Full 85 percent of the happiness and success you enjoy in life will be determined by the quality of your relationships with others. All of your selling success today, and for the rest of your career, will be based on the quality of the relationships that you form with your customers. Because of the complexity of your product or service, customers are usually unable to make an accurate judgment of the details of what you are selling. Instead, they have to depend upon how they feel about you and your claims. For most customers today, the relationship comes first. It is more important then the product or service itself.
The building and maintaining of high-quality sales relationships proceeds in four stages. We call this the Relationship Selling Model.
The first stage, roughly 40 percent of the sale, is the development of trust. This is best achieved by asking good questions and listening closely to answers. In fact, a recent survey of members of the Purchasing Managers Association of America (PMAA) concluded that the salespeople these professional buyers rated “the best” were the people who asked the most questions before attempting to sell.
The second stage of building high-quality sales relationships, 30 percent of the process, is focusing on identifying the true needs and wants of the prospect.
Instead of talking about what you are selling, you ask questions about the prospect and his or her situation. You probe the answers you get and, as Stephen Covey says, “See first to understand, then to be understood.”
Once you have built a high level of trust by asking questions and seeking to understand how your product or service can help the prospect in some way, you move to stage three.
20 percent of the relationship between you and your customer is presenting solutions. In this stage, you show the prospect how he or she could be better off with what you are selling than he or she is today. You carefully match the prospect’s expressed needs with the specific features and benefits of your product or service.
In phase four, the final 10 percent of the Relationship Selling Model, you ask for confirmation from the prospect to make a decision and take action on your offering.
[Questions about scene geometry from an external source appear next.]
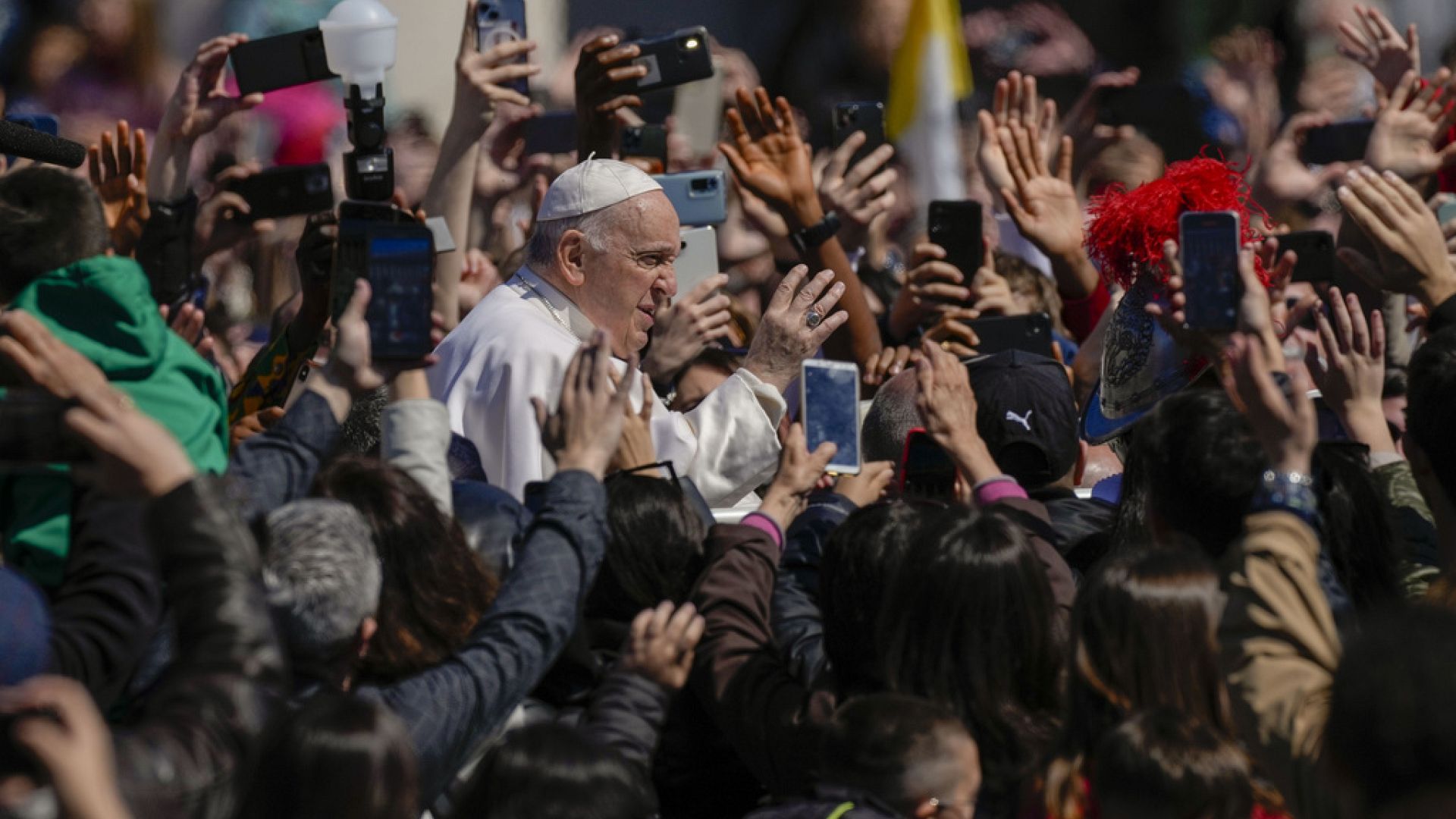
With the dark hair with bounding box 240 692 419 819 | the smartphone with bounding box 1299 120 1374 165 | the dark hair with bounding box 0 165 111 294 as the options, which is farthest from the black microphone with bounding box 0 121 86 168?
the smartphone with bounding box 1299 120 1374 165

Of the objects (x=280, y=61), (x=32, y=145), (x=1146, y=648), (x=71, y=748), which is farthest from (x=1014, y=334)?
(x=71, y=748)

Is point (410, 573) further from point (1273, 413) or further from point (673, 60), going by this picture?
point (673, 60)

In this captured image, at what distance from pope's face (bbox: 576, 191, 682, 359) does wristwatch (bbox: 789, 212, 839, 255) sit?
0.64m

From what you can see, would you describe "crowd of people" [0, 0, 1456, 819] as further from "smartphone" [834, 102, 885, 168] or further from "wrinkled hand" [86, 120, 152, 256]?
"smartphone" [834, 102, 885, 168]

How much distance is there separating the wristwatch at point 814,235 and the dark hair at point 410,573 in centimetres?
258

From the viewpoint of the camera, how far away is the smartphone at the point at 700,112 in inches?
314

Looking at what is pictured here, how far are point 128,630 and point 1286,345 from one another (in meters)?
4.39

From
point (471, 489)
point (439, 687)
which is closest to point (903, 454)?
point (471, 489)

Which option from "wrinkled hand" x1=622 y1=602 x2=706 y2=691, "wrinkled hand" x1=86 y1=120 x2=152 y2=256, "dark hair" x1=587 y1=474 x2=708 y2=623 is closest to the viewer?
"wrinkled hand" x1=622 y1=602 x2=706 y2=691

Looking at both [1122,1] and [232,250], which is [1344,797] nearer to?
[232,250]

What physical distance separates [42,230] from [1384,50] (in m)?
4.48

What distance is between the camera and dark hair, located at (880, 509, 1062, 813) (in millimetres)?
3061

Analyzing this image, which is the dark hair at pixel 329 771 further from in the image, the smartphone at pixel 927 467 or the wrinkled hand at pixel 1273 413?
the smartphone at pixel 927 467

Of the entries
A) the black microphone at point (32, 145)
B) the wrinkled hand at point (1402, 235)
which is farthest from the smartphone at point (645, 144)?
the black microphone at point (32, 145)
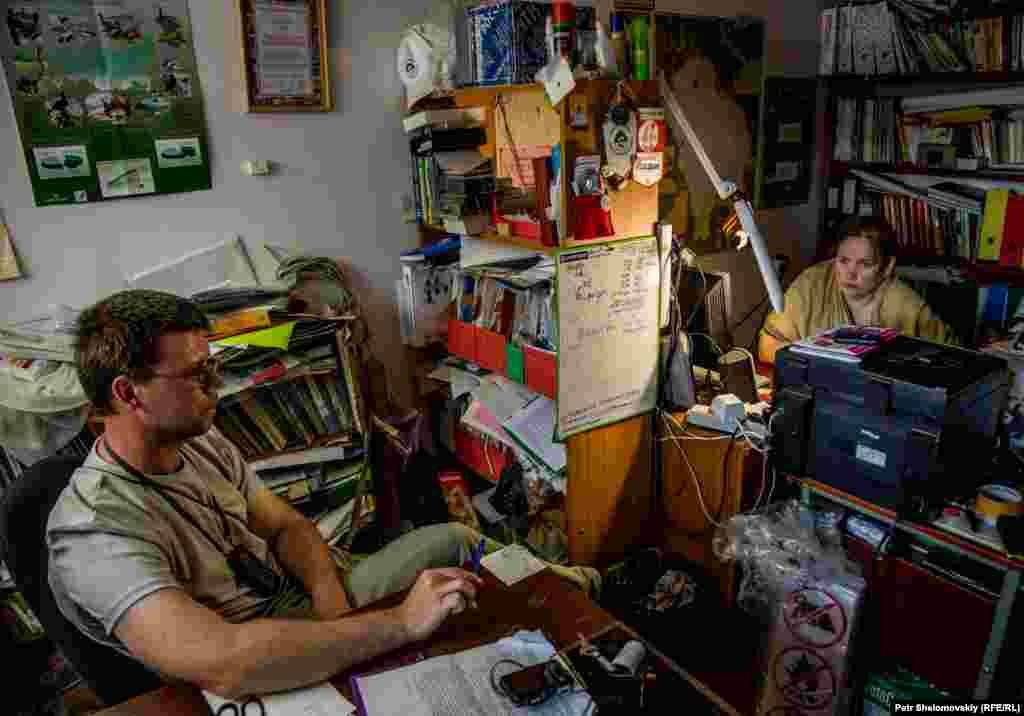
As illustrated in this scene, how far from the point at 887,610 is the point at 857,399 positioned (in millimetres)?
565

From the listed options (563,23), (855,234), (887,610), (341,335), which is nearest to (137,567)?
(341,335)

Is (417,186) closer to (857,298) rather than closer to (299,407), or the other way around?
(299,407)

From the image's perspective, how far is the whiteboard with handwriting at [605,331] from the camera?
6.56ft

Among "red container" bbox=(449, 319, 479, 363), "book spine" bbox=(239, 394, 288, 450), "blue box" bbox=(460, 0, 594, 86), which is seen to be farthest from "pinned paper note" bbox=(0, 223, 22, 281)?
"blue box" bbox=(460, 0, 594, 86)

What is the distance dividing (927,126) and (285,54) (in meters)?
2.64

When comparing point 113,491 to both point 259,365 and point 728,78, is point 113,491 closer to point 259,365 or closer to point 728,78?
point 259,365

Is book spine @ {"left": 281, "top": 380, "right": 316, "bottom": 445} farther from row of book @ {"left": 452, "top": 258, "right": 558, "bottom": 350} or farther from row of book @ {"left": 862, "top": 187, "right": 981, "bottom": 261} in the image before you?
row of book @ {"left": 862, "top": 187, "right": 981, "bottom": 261}

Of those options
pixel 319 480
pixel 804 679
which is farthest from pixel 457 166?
pixel 804 679

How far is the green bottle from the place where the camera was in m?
1.94

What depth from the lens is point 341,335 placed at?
231 centimetres

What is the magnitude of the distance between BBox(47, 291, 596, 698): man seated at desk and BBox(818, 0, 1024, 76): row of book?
2717 millimetres

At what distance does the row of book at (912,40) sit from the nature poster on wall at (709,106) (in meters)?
0.35

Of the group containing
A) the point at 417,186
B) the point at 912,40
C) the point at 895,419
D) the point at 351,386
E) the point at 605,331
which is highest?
the point at 912,40

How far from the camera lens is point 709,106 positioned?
3.09 m
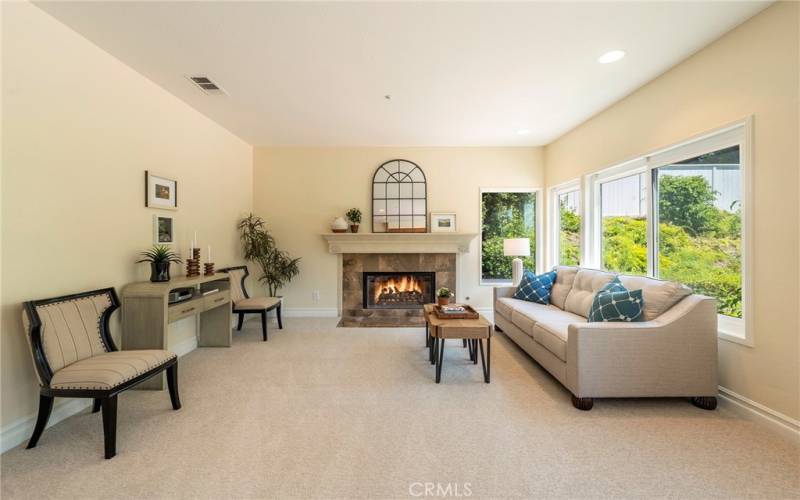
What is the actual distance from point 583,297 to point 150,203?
437 centimetres

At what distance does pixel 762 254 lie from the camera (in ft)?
6.99

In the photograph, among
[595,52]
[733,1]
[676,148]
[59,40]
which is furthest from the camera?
[676,148]

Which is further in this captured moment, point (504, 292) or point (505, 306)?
point (504, 292)

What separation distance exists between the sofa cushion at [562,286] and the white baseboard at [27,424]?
4.43 metres

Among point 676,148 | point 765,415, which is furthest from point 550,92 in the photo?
point 765,415

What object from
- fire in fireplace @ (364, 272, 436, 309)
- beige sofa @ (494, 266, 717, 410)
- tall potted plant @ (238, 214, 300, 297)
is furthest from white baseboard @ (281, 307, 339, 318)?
beige sofa @ (494, 266, 717, 410)

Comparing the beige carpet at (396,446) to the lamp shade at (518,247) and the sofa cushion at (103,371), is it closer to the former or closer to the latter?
the sofa cushion at (103,371)

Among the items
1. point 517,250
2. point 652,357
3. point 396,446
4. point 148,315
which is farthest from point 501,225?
point 148,315

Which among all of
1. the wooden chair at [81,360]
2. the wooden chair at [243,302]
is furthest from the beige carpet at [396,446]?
the wooden chair at [243,302]

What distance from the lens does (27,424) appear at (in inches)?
78.8

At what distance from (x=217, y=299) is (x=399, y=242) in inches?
104

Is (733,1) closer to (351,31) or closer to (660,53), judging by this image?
(660,53)

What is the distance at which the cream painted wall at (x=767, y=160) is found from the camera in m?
1.96

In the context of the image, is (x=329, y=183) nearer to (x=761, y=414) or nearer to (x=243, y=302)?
(x=243, y=302)
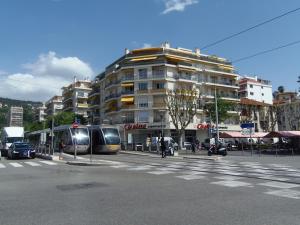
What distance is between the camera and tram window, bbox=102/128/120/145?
33.3 m

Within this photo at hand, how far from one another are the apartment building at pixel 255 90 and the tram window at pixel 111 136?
58.8 metres

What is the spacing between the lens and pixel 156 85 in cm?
6219

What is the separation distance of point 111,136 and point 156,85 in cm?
2999

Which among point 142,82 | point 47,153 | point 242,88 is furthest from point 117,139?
point 242,88

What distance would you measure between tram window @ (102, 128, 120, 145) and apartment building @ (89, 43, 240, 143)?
23927 millimetres

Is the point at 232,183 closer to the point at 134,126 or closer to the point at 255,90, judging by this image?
the point at 134,126

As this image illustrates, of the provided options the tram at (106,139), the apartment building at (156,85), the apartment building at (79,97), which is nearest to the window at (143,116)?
the apartment building at (156,85)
You close the sale.
The relationship selling model is based on trust. You develop trust by asking the customer about his or her needs and then by listening intently to the answers. The more you ask good questions and listen carefully to the customer, the more the customer will trust you and open up to you. When the customer trusts you enough, he or she will tell you everything you need to know to9 either make a sale or to determine that this customer is not a good prospect for what you are selling.
Focus first and foremost on the prospect and the relationship–before anything else. Concentrate on building a high level of trust. Only when you have built a bridge of understanding of the prospect’s real needs should you start talking about what you are selling. When the relationship is strong, the sale will take care of itself.